● The problem:
Return all of the lines below exactly as they are.

● Data shown:
·····

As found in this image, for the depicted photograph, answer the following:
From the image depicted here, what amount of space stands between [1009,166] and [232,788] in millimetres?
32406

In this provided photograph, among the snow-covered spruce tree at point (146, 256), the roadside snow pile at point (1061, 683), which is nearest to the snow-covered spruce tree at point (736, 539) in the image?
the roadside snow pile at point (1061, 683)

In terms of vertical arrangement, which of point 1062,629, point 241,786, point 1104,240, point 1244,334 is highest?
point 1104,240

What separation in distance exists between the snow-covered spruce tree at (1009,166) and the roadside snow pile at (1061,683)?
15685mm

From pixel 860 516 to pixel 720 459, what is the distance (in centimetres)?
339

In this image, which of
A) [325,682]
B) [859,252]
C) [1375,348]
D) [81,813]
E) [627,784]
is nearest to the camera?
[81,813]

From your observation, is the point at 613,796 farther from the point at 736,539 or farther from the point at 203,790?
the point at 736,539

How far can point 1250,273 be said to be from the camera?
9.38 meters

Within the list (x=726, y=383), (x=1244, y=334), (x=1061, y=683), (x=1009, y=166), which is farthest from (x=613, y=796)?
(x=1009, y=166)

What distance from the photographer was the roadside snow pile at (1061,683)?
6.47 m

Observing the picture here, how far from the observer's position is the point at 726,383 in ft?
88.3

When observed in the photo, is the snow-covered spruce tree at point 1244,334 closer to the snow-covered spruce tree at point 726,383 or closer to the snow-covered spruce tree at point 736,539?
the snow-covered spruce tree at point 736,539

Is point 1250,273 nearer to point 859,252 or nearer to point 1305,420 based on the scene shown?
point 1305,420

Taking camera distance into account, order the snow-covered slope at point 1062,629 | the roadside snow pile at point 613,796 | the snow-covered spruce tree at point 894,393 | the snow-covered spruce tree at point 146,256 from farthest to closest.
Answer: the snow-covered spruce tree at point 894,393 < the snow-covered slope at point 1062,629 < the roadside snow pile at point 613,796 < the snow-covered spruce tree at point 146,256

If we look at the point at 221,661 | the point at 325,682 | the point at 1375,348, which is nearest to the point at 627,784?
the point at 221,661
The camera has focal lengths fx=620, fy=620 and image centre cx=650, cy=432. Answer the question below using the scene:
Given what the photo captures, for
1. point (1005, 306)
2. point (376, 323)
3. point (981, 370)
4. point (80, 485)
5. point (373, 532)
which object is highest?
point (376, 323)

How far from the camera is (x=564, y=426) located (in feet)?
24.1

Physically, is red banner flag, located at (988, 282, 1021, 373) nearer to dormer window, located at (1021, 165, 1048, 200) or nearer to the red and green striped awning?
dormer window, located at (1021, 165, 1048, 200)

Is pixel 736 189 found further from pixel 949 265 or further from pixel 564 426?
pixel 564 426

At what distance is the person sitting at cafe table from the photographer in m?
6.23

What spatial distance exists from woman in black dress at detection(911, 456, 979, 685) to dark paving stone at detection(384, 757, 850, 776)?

·····

● Answer to this problem:
As found in this image, for the depicted photograph, answer the following:
From the image depicted here, what amount of space stands between [1009,166] and [232,788] in millimetres?
32406

In this provided photograph, among the snow-covered spruce tree at point (146, 256), the roadside snow pile at point (1061, 683), which is nearest to the snow-covered spruce tree at point (736, 539) in the image?
the roadside snow pile at point (1061, 683)

In terms of vertical arrangement, which of point 1062,629, point 241,786, point 1104,240, point 1244,334 is highest?
point 1104,240

What separation in distance exists between the snow-covered spruce tree at (1009,166) and the roadside snow pile at (1061,683)?
15685mm

From pixel 860 516 to pixel 720 459, what is the distance (in centimetres)?
339

In this image, which of
A) [325,682]
B) [859,252]
C) [1375,348]
D) [81,813]
E) [627,784]
is nearest to the camera?
[81,813]

From your observation, is the point at 613,796 farther from the point at 736,539 or farther from the point at 203,790?
the point at 736,539

How far can point 1250,273 be said to be from the camera?
9.38 meters

Within the list (x=726, y=383), (x=1244, y=334), (x=1061, y=683), (x=1009, y=166), which is farthest from (x=613, y=796)?
(x=1009, y=166)

What distance from the photographer was the roadside snow pile at (1061,683)?
6.47 m

Observing the picture here, how far from the observer's position is the point at 726,383 in ft?
88.3

When observed in the photo, is the snow-covered spruce tree at point 1244,334 closer to the snow-covered spruce tree at point 726,383 or closer to the snow-covered spruce tree at point 736,539?
the snow-covered spruce tree at point 736,539

Is point 1250,273 nearer to point 859,252 or nearer to point 1305,420 based on the scene shown?
point 1305,420

Taking camera distance into account, order the snow-covered slope at point 1062,629 | the roadside snow pile at point 613,796 | the snow-covered spruce tree at point 894,393 | the snow-covered spruce tree at point 146,256 from farthest to closest.
Answer: the snow-covered spruce tree at point 894,393 < the snow-covered slope at point 1062,629 < the roadside snow pile at point 613,796 < the snow-covered spruce tree at point 146,256

If we look at the point at 221,661 | the point at 325,682 | the point at 1375,348, which is nearest to the point at 627,784?
the point at 221,661
The camera has focal lengths fx=620, fy=620 and image centre cx=650, cy=432. Answer the question below using the scene:
Given what the photo captures, for
1. point (1005, 306)
2. point (376, 323)
3. point (981, 370)
4. point (80, 485)
5. point (373, 532)
which object is highest?
point (376, 323)

How far from the camera is (x=564, y=426) located (in feet)?
24.1

Physically, is red banner flag, located at (988, 282, 1021, 373) nearer to dormer window, located at (1021, 165, 1048, 200) or nearer to the red and green striped awning?
dormer window, located at (1021, 165, 1048, 200)

Is pixel 736 189 found further from pixel 949 265 or further from pixel 564 426?
pixel 564 426

At what distance is the person sitting at cafe table from the photographer in m?
6.23

What spatial distance exists from woman in black dress at detection(911, 456, 979, 685) to dark paving stone at detection(384, 757, 850, 776)?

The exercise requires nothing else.